[07/15] elf: Refactor _dl_update_slotinfo to avoid use after free

Message ID 3ecdb956cbf6d1b46e36311ffe7f491ce186cdbc.1613390045.git.szabolcs.nagy@arm.com
State Superseded
Delegated to: Adhemerval Zanella Netto
Headers
Series Dynamic TLS related data race fixes |

Commit Message

Szabolcs Nagy Feb. 15, 2021, noon UTC
  map is not valid to access here because it can be freed by a
concurrent dlclose, so don't check the modid.

The map == 0 and map != 0 code paths can be shared (avoiding
the dtv resize in case of map == 0 is just an optimization:
larger dtv than necessary would be fine too).
---
 elf/dl-tls.c | 21 +++++----------------
 1 file changed, 5 insertions(+), 16 deletions(-)
  

Comments

Adhemerval Zanella April 6, 2021, 7:40 p.m.

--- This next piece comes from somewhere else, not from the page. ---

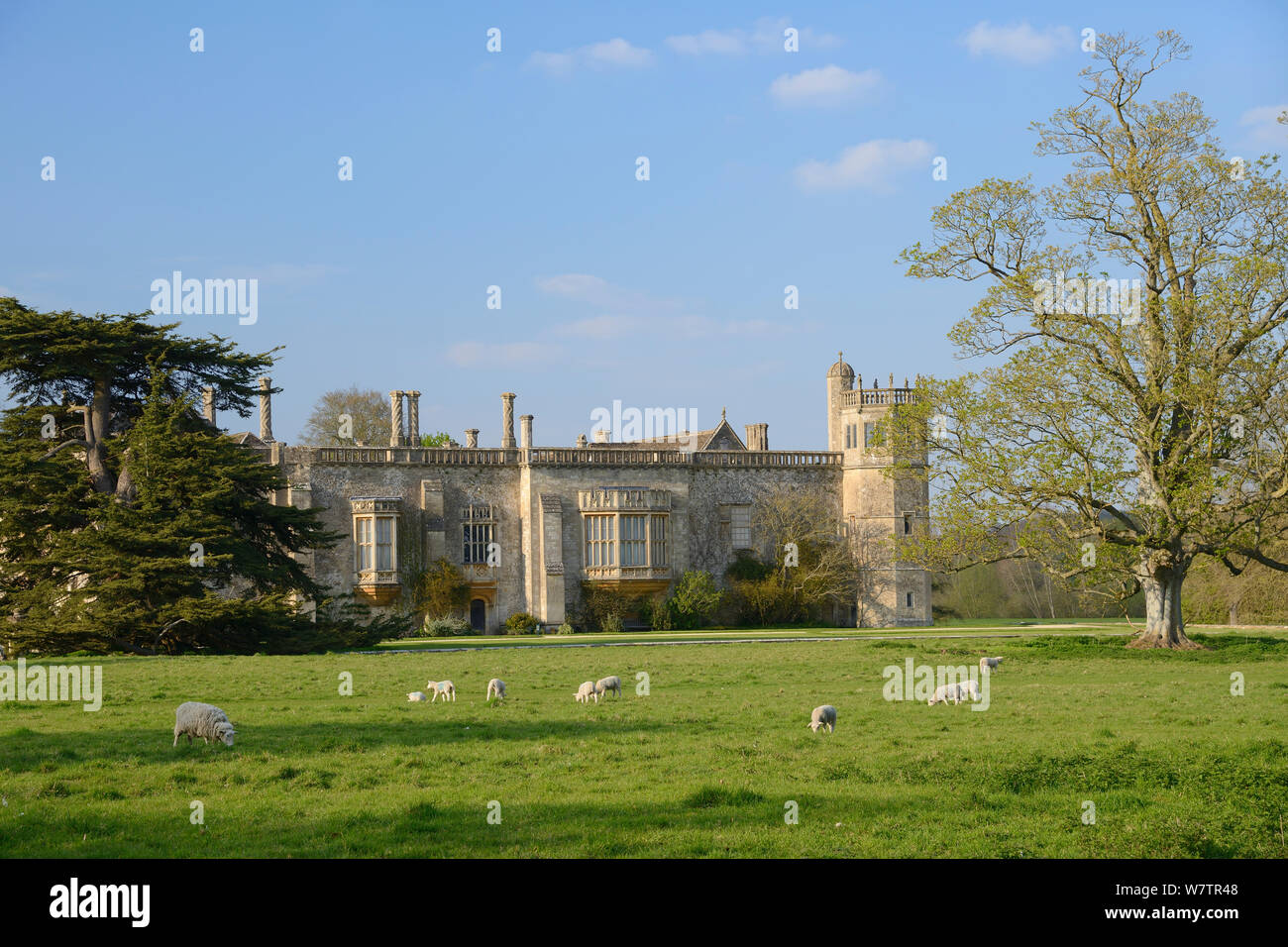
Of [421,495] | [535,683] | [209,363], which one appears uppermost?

UTC | #1
On 15/02/2021 09:00, Szabolcs Nagy via Libc-alpha wrote:
> map is not valid to access here because it can be freed by a
> concurrent dlclose, so don't check the modid.

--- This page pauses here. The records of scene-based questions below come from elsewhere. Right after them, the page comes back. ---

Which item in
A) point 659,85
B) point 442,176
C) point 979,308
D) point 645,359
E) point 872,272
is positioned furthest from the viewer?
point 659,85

Won't it be protected by the recursive GL(dl_load_lock) in such case?
I think the concurrency issue is between dlopen and _dl_deallocate_tls
called by pthread stack handling (nptl/allocatestack.c).  Am I missing
something here?

> 
> The map == 0 and map != 0 code paths can be shared (avoiding
> the dtv resize in case of map == 0 is just an optimization:
> larger dtv than necessary would be fine too).
> ---
>  elf/dl-tls.c | 21 +++++----------------
>  1 file changed, 5 insertions(+), 16 deletions(-)
> 
> diff --git a/elf/dl-tls.c b/elf/dl-tls.c
> index 24d00c14ef..f8b32b3ecb 100644
> --- a/elf/dl-tls.c
> +++ b/elf/dl-tls.c
> @@ -743,6 +743,8 @@ _dl_update_slotinfo (unsigned long int req_modid)
>  	{
>  	  for (size_t cnt = total == 0 ? 1 : 0; cnt < listp->len; ++cnt)
>  	    {
> +	      size_t modid = total + cnt;
> +
>  	      size_t gen = listp->slotinfo[cnt].gen;
>  
>  	      if (gen > new_gen)
> @@ -758,25 +760,12 @@ _dl_update_slotinfo (unsigned long int req_modid)
>  
>  	      /* If there is no map this means the entry is empty.  */
>  	      struct link_map *map = listp->slotinfo[cnt].map;
> -	      if (map == NULL)
> -		{
> -		  if (dtv[-1].counter >= total + cnt)
> -		    {
> -		      /* If this modid was used at some point the memory
> -			 might still be allocated.  */
> -		      free (dtv[total + cnt].pointer.to_free);
> -		      dtv[total + cnt].pointer.val = TLS_DTV_UNALLOCATED;
> -		      dtv[total + cnt].pointer.to_free = NULL;
> -		    }
> -
> -		  continue;
> -		}
> -
>  	      /* Check whether the current dtv array is large enough.  */
> -	      size_t modid = map->l_tls_modid;
> -	      assert (total + cnt == modid);
>  	      if (dtv[-1].counter < modid)
>  		{
> +		  if (map == NULL)
> +		    continue;
> +
>  		  /* Resize the dtv.  */
>  		  dtv = _dl_resize_dtv (dtv);
>  
>
  
Szabolcs Nagy April 7, 2021, 8:01 a.m. UTC | #2
The 04/06/2021 16:40, Adhemerval Zanella wrote:
> On 15/02/2021 09:00, Szabolcs Nagy via Libc-alpha wrote:
> > map is not valid to access here because it can be freed by a
> > concurrent dlclose, so don't check the modid.
> 
> Won't it be protected by the recursive GL(dl_load_lock) in such case?
> I think the concurrency issue is between dlopen and _dl_deallocate_tls
> called by pthread stack handling (nptl/allocatestack.c).  Am I missing
> something here?


_dl_update_slotinfo is called both with and without
the dlopen lock held: during dynamic tls access
the lock is not held (see the __tls_get_addr path)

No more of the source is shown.